Google is advancing into the AI healthcare sector with the development of a new AI designed to provide health and fitness advice through Fitbit devices. This initiative, part of Google's broader effort to create AI health algorithms and robotic doctor tools, aims to harness the latest large language model technologies for personalized user guidance. The AI, developed in collaboration between Fitbit and Google Research, will analyze data from Fitbit and Pixel devices to offer customized recommendations, particularly focusing on sleep patterns and workout intensities. Google's Global Lead of AI, Yossi Matias, highlighted the potential of this model to bring actionable insights directly to users, enhancing their health management. While the project's release date remains undisclosed, the AI has shown promise in sleep medicine certification tests and will operate on Google's Gemini AI model. This health-focused AI, training on anonymized real human data, is part of Google's larger suite of health-oriented innovations, including AI tools for chest X-ray analysis and partnerships aimed at improving cancer screening and skin condition diagnosis.

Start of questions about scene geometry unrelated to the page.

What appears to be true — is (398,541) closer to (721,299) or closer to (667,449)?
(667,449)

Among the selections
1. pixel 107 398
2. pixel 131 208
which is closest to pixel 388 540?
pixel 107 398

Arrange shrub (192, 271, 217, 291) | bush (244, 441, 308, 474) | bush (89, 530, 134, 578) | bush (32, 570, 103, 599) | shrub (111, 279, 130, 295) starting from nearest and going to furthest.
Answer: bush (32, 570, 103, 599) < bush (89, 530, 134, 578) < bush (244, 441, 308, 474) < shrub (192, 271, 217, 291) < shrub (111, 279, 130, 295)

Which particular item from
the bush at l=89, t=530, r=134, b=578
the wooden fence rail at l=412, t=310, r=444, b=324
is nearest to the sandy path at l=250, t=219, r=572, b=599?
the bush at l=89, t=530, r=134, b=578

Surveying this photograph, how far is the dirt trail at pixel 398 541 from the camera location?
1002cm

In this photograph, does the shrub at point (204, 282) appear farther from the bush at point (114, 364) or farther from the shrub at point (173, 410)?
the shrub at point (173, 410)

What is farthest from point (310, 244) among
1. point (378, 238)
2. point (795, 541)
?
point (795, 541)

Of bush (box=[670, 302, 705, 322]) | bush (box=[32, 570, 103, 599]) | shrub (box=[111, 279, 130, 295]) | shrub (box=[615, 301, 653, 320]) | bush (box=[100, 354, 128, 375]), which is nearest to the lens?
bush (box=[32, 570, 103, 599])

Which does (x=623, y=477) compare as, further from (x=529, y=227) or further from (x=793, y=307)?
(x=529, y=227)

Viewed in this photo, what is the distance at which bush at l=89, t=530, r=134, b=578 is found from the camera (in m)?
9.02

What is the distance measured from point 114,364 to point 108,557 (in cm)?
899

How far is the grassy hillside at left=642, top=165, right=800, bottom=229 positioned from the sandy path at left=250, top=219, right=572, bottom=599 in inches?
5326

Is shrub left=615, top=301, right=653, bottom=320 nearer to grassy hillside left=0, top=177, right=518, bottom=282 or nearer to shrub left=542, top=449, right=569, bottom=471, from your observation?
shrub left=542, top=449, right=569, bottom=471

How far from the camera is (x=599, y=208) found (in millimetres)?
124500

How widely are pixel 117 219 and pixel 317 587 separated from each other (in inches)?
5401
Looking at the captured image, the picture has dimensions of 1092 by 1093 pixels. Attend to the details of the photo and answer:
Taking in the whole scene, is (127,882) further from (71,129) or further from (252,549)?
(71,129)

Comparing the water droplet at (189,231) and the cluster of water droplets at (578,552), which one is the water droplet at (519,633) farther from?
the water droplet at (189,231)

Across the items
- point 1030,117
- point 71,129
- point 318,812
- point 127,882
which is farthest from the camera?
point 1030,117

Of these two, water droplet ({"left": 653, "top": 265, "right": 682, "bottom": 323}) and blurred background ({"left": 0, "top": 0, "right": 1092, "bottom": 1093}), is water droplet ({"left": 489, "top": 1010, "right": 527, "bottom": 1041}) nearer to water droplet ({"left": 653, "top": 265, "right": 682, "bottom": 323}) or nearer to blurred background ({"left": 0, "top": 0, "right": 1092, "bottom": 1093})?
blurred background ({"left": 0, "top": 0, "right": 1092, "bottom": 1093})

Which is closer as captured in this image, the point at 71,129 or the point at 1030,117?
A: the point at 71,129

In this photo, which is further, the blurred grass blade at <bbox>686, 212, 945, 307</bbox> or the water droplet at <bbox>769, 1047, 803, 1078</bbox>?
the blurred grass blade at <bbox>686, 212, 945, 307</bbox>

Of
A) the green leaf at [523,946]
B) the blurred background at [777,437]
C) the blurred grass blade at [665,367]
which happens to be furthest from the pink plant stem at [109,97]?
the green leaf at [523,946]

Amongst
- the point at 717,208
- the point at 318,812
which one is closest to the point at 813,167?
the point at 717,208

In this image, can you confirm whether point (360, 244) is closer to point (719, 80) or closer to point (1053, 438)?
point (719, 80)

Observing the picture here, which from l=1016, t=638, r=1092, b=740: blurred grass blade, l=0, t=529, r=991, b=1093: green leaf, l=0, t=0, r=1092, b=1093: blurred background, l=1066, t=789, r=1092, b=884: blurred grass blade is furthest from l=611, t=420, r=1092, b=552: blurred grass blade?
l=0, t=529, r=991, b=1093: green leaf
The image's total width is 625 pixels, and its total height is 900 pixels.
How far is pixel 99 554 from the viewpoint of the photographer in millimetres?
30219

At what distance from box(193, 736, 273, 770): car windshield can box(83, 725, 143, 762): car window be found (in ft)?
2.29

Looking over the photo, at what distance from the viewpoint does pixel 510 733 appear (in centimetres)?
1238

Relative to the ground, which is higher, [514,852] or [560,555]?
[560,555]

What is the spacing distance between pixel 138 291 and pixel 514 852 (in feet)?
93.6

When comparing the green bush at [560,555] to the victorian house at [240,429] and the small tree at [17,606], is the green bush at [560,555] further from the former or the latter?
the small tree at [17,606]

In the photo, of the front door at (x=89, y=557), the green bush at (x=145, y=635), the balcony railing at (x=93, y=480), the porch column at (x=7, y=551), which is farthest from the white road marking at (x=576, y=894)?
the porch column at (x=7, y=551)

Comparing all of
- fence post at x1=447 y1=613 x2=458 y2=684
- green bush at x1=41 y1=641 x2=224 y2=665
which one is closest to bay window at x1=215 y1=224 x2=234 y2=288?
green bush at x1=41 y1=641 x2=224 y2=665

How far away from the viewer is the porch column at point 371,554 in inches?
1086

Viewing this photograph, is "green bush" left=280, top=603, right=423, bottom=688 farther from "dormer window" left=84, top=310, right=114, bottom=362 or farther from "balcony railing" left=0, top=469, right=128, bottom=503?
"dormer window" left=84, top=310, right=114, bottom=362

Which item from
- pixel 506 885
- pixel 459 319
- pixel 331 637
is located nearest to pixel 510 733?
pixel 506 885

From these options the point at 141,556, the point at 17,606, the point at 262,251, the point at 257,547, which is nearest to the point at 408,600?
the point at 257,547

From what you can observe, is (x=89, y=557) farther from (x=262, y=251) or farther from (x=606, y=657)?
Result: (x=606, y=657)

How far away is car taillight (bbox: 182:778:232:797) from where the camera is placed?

Ubisoft, in collaboration with InWorld and Nvidia, is innovating in the gaming industry with its experimental "Neo NPCs," a new kind of AI-powered non-player characters designed to create more immersive and interactive gaming experiences. These advanced NPCs, showcased in a prototype phase, engage players in nuanced conversations, adapt to individual player responses, and contribute to evolving game narratives, thereby enhancing emotional and strategic depth within games. Despite being in the early stages of development and exhibiting some limitations such as response delays and occasional awkwardness, these NPCs represent a significant step toward more dynamic and responsive game environments. Ubisoft's initiative reflects a broader trend towards integrating AI in gaming to make virtual worlds more intelligent and adaptive to player actions, promising a future where games are more personalized and engaging.

💵 Venture Capital updates

NeuReality, an Israeli startup, has successfully raised $20 million from various investors including the European Innovation Council (EIC) Fund, Varana Capital, Cleveland Avenue XT, Hi-Tech, and OurCrowd. This funding boosts NeuReality's total investment to $70 million, enabling the company to expand the deployment of its NR1 AI Inference Solution. This move is set to transition NeuReality from its initial deployment phase to broader market growth, particularly in the domain of generative AI applications. The company's innovative NR1 AI Inference Solution, built around the 7nm AI inference server-on-a-chip called NR1 NAPU, developed with TSMC, offers a more efficient system architecture. This architecture allows companies to operate generative AI applications and large language models (LLMs) more economically, without the need for heavy investment in scarce and often underutilized GPUs.